Concept

Pittsfield, Massachusetts

Summary
Pittsfield is the largest city and the county seat of Berkshire County, Massachusetts, United States. It is the principal city of the Pittsfield, Massachusetts Metropolitan Statistical Area which encompasses all of Berkshire County. Pittsfield’s population was 43,927 at the 2020 census. Although its population has declined in recent decades, Pittsfield remains the third-largest municipality in Western Massachusetts, behind only Springfield and Chicopee. In 2017, the Arts Vibrancy Index compiled by the National Center for Arts Research ranked Pittsfield and Berkshire County as the number-one medium-sized community in the nation for the arts.

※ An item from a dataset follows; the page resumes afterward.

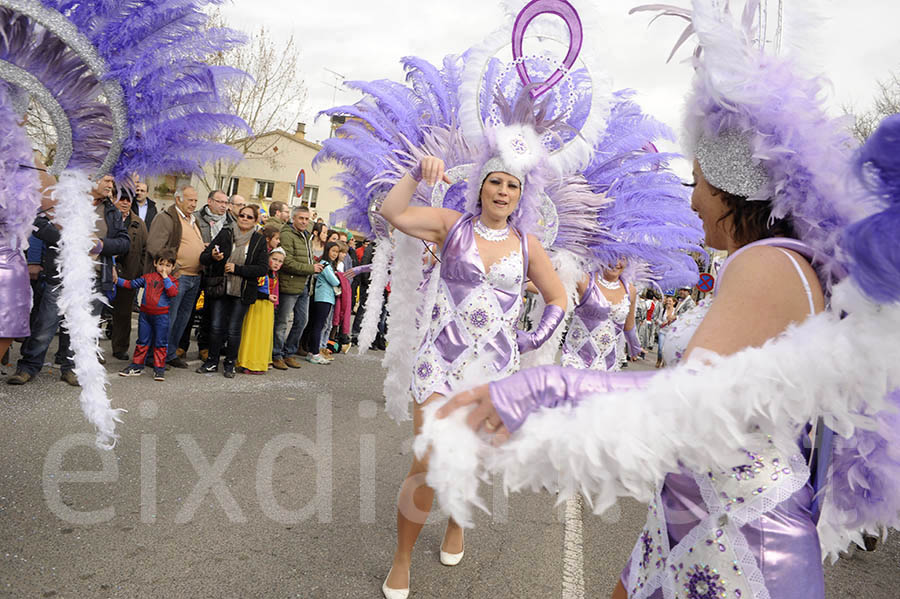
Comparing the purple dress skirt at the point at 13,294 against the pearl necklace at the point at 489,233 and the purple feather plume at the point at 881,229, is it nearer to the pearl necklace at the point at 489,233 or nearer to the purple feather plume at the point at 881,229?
the pearl necklace at the point at 489,233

The Mohicans, an Algonquian people, inhabited Pittsfield and the surrounding area until the early 1700s, when the population was greatly reduced by war and disease, and many migrated westward or lived quietly on the fringes of society. In 1738, a wealthy Bostonian named Col. Jacob Wendell bought of land known originally as "Pontoosuck", from a Mohican word meaning "a field or haven for winter deer", as a speculative investment. He planned to subdivide and resell to others who would settle there. He formed a partnership with Philip Livingston, a wealthy kinsman from Albany, New York, and Col. John Stoddard of Northampton, who had claim to here. A group of young men came and began to clear the land in 1743, but the threat of Indian raids around the time of King George's War soon forced them to leave, and the land remained unoccupied by Englishmen for several more years. Soon, many others arrived from Westfield, Massachusetts, and a village began to grow, which was incorporated as Pontoosuck Plantation in 1753 by Solomon Deming, Simeon Crofoot, Stephen Crofoot, Charles Goodrich, Jacob Ensign, Samuel Taylor, and Elias Woodward. Mrs. Deming was the first and the last of the original settlers, dying in March 1818 at the age of 92. Solomon Deming died in 1815 at the age of 96. Pittsfield was incorporated in 1761. Royal Governor Sir Francis Bernard named Pittsfield after British nobleman and politician William Pitt.